Но не успел он еще дождаться известий по радио, как война, во всей ее горькой действительности, пришла на тихую станцию.
С западной стороны прибыл и остановился, ожидая встречного, поезд с ранеными. Под санитарные вагоны были приспособлены обыкновенные жесткие. На крышах натянуты полотнища с красным крестом. Но крест не уберег поезд. Два последних вагона были продырявлены пулями. Почти все стекла в них разбиты. И все-таки в них ехали раненые. Ими был переполнен весь состав. С головами, забинтованными так, что лица едва можно было рассмотреть, с руками в гипсе и бинтах, сквозь которые еще просачивалась кровь, с повязками, закрывающими и по одному, и по два глаза, прибывшие с фронта раненые, все молодые ребята срочной службы, в измятых гимнастерках с зелеными и красными петлицами, теснясь, выглядывали из вагонных окон. Те, кто был на ногах, стояли в тамбурах, курили и оглядывали станцию. Коренастый боец с забинтованной выше уже несуществующей кисти правой рукой левой подхватывал кружку с квасом, которую подавала ему женщина с большой бутылью, и притом еще балагурил.

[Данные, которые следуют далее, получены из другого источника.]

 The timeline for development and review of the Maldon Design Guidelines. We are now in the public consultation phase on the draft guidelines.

Покинувший свое место на площади базар теперь растянулся вдоль эшелона. Раненые протягивали из окон деньги. Многие женщины платы за свой товар не брали: «Не надо денег, чтобы ты до матери доихал, ридный!» Другие брали, но стеснительно: «Да буде, буде!.. Шо там е…» Старухи вытирали слезы концами белых платков. Невесть откуда взявшиеся подростки, лет на пять моложе едущих с войны парней, допытывались у раненых: «Ну, как там он?» Им отвечали: «Жмет, подлый», «Мы даем и даем, а они, твари, лезут и лезут…», «Сверху что дождем сыпет… Кабы нам авиации поболе…»
С прибытием эшелона с ранеными все изменилось на тихой станции. Тучный дежурный в сдвинутой на затылок порыжелой фуражке проворно выбегал на платформу, чтобы скорее отправить встречный поезд, снова нырял в служебную дверь и, через минуту выскочив из нее, с жезлом в руках спешил в голову санитарного эшелона. Простояв на станции короткое время, санитарный состав двинулся дальше в тыл, и люди на межпутье и платформе смотрели ему вслед, пока прямоугольник последнего вагона не растаял в фиолетовом мареве знойного дня.

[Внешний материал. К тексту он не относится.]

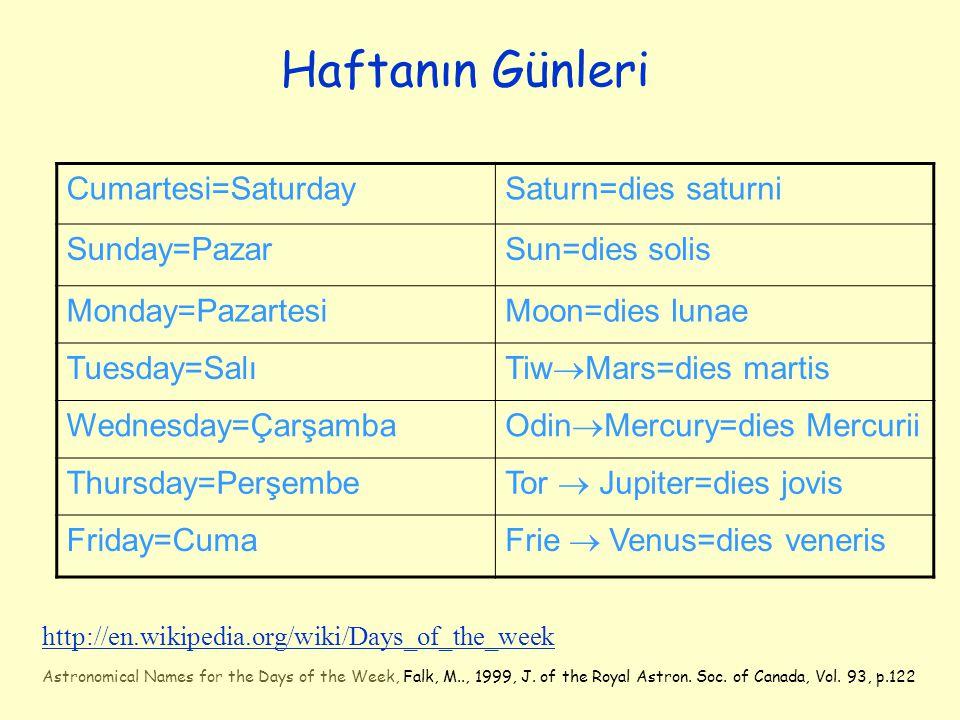 Haftanın Günleri Cumartesi=SaturdaySaturn=dies saturni Sunday=PazarSun=dies solis Monday=PazartesiMoon=dies lunae Tuesday=Salı Tiw  Mars=dies martis Wednesday=Çarşamba Odin  Mercury=dies Mercurii Thursday=Perşembe Tor  Jupiter=dies jovis Friday=Cuma Frie  Venus=dies veneris http://en.wikipedia.org/wiki/Days_of_the_week Astronomical Names for the Days of the Week, Falk, M.., 1999, J.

С того момента зачастили в обе стороны составы, проходившие через потревоженный дыханием фронта тихий городок. К концу дня появился и поезд, идущий на северо-восток, к которому прицепили пульмановские вагоны. Теперь они оказались в хвосте состава. На площадке, где ехал до тех пор проводник театрального груза, обосновался немолодой главный кондуктор товаро-пассажирского.

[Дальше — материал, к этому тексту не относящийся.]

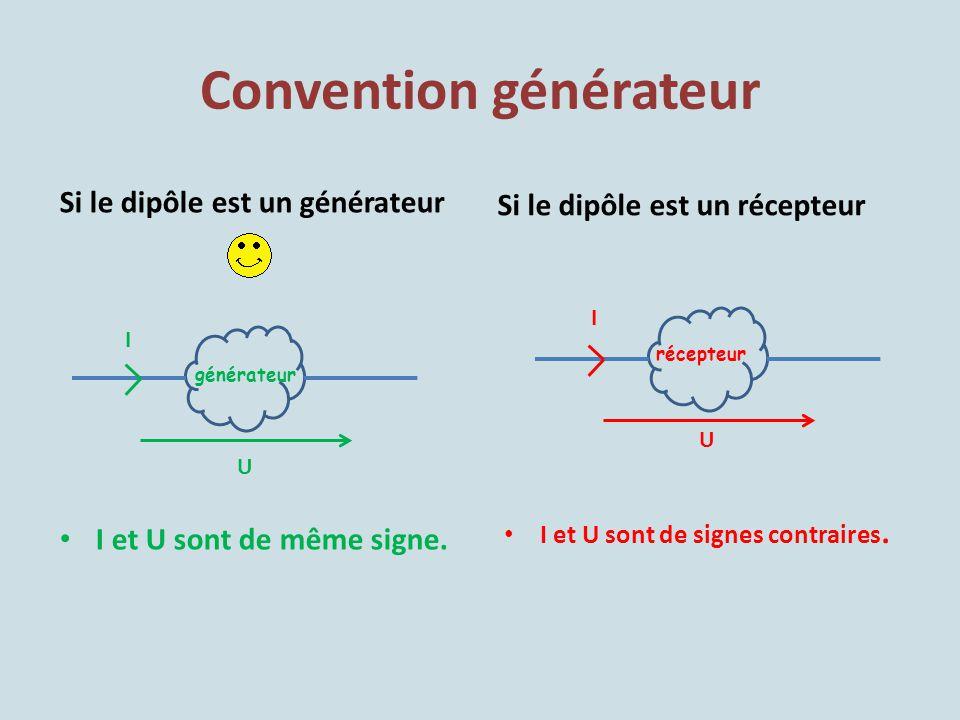 Convention générateur Si le dipôle est un générateur I et U sont de même signe. Si le dipôle est un récepteur générateur I U I et U sont de signes con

— Вы седайте на паровоз. Машинист знае… Зараз даю отправление! — приказным тоном прокричал Аркадию Павловичу дежурный по станции.
В паровозной будке, куда его пустили без протеста, он узнал, что в двух пассажирских вагонах едут беженцы. Состав продолжали порожние товарные двухоски. За ними катились воинские теплушки, в которых ехал эвакуированный пионерский лагерь. На одной из остановок, пока поезд томился у закрытого семафора, Аркадий Павлович увидел пионеров. Они ехали со своими почти такими же юными вожатыми и начальницей лагеря, молоденькой женщиной, старавшейся не обнаруживать растерянности, хотя она и не знала, куда их с детьми везут и где высадят. Пионеры ехали в летней одежде, с легкими чемоданчиками и вещмешками. Не у всех имелись и летние пальто. С собой они везли фанерные щиты с ярко разрисованной стенгазетой и правилами распорядка лагерной жизни.
Женщины из пассажирского вагона, узнав, что Аркадий Павлович едет на паровозе, стали его звать к себе:
— Идите, поднимайтесь сюда. Хоть тесно, да все отдохнете. Мыслимо ли всю ночь там…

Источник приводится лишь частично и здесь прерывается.